Ikan tersenyum lebar, “Tapi aku tak menyuruhmu menghancurkan restoranku, Remi, kita orang baik-baik, kamu tak boleh kabur dari utang!”
“...” Remi menundukkan kepala, merasa ada yang tak beres. Kenapa semakin giat bekerja, utangnya pada bos malah makin banyak!
Apakah ini yang disebut penjebakan?
Sungguh rumit!
“Remi, panggil orang untuk renovasi ulang!” Ikan melemparkan kartu nama padanya, lalu keluar restoran untuk berjemur. Kali ini Remi benar-benar tak bisa pergi.

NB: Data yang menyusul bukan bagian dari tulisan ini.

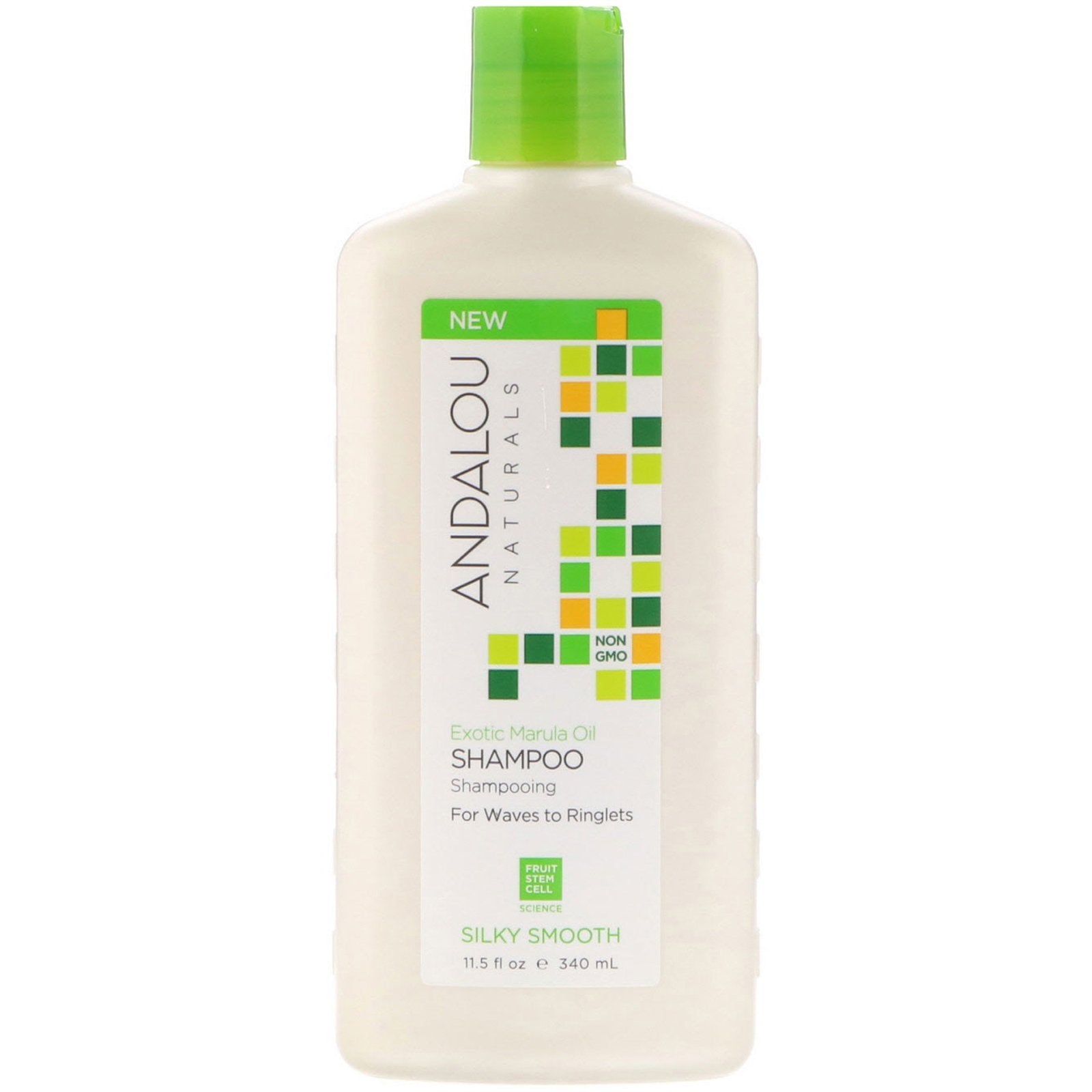 Andalou Naturals Exotic Marula Oil Shampoo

Dengan kerugian sebesar itu, Remi harus kerja tujuh atau delapan tahun untuk melunasi utang, tak disangka ia bisa membangkitkan gen super begitu cepat, kekuatan destruktifnya luar biasa!
“Menarik, sangat menarik!” Ikan tersenyum tipis.
Remi lesu menghubungi tukang renovasi, hatinya sangat lelah!
Bagaimana bisa semakin kerja malah semakin miskin? Ini jelas tak masuk akal!
Remi menggaruk kepala kecilnya, sangat serius memikirkan masalah berat ini, ekspresinya lucu dan polos! Ikan merasa mungkin anak ini sudah ketakutan, saldo rekeningnya tak pernah lebih dari empat digit, tiba-tiba harus menanggung utang tujuh digit, benar-benar tekanan berat!
“Remi, bagaimana kalau aku ajarkan memasak? Nanti kalau restoran untung, kamu dapat satu persen bagi hasil, bagaimana?” Ikan merasa dirinya terlalu hebat untuk terus-menerus turun ke dapur, jadi memutuskan untuk melatih Remi dengan serius.
“Benar? Wah, luar biasa, aku jadi bos juga!” Remi langsung mengusir rasa muram, melonjak kegirangan.
Selama restoran direnovasi ulang beberapa hari, Remi sangat serius belajar memasak pada Ikan, bertekad menjadi koki hebat! Mengelola restoran miliknya sendiri.
Hanya tiga hari, restoran baru langsung tampil menawan, membuat Ikan takjub pada kekuatan uang!
“Mereka kerjanya rajin sekali!” Remi ikut kagum.
“Aku menambah dua puluh persen upah mereka, makanya rajin!”
“Bos, mengeluarkan uang banyak, bukan gayamu!”
“Remi, memang kamu yang paling tahu aku, jadi uang itu akan dipotong dari gajimu!” Mengerti aku, hanya Remi! Ikan benar-benar puas.
Ah...
Seketika, Remi merasa seluruh hidupnya jadi berat.